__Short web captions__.
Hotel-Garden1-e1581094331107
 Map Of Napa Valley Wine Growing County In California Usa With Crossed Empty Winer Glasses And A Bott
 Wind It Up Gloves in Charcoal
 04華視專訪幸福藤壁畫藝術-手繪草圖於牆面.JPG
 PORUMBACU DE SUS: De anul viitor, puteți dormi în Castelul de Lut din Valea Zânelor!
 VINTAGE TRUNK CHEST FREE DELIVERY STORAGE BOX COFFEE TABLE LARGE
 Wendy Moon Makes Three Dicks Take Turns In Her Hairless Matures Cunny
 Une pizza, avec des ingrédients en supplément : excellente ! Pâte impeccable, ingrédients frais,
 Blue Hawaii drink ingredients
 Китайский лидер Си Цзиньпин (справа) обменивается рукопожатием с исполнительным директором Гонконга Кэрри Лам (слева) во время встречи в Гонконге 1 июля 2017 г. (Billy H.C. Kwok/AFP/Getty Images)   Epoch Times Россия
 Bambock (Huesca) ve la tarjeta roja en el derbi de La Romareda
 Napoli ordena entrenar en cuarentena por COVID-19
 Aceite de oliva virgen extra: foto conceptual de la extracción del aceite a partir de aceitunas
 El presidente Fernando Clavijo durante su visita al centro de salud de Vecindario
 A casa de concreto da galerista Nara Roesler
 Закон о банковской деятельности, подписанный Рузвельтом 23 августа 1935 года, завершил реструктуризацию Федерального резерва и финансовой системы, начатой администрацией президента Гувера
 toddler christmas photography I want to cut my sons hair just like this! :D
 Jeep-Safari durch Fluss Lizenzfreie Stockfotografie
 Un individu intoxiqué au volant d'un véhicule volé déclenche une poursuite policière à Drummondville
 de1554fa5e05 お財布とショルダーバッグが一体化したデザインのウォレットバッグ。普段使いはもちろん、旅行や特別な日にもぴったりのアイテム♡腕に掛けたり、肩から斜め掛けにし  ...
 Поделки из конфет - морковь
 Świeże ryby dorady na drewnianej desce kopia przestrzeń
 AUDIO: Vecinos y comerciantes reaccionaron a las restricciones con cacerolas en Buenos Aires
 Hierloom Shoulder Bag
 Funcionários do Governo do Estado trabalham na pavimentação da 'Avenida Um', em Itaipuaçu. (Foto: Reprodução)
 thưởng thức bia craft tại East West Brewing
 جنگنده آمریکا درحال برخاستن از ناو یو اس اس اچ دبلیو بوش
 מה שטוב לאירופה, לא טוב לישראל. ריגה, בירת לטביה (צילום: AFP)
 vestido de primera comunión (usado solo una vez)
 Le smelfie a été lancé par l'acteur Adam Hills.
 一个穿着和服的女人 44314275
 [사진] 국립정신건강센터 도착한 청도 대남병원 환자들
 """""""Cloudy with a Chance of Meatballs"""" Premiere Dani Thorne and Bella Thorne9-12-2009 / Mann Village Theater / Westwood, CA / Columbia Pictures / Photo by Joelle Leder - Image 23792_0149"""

__Task instructions__.
Your answer should consist of the lines from the line with "מה שטוב לאירופה, לא" through the last line of the data, set down exactly, both included.

__Written answer__.
 מה שטוב לאירופה, לא טוב לישראל. ריגה, בירת לטביה (צילום: AFP)
 vestido de primera comunión (usado solo una vez)
 Le smelfie a été lancé par l'acteur Adam Hills.
 一个穿着和服的女人 44314275
 [사진] 국립정신건강센터 도착한 청도 대남병원 환자들
 """""""Cloudy with a Chance of Meatballs"""" Premiere Dani Thorne and Bella Thorne9-12-2009 / Mann Village Theater / Westwood, CA / Columbia Pictures / Photo by Joelle Leder - Image 23792_0149"""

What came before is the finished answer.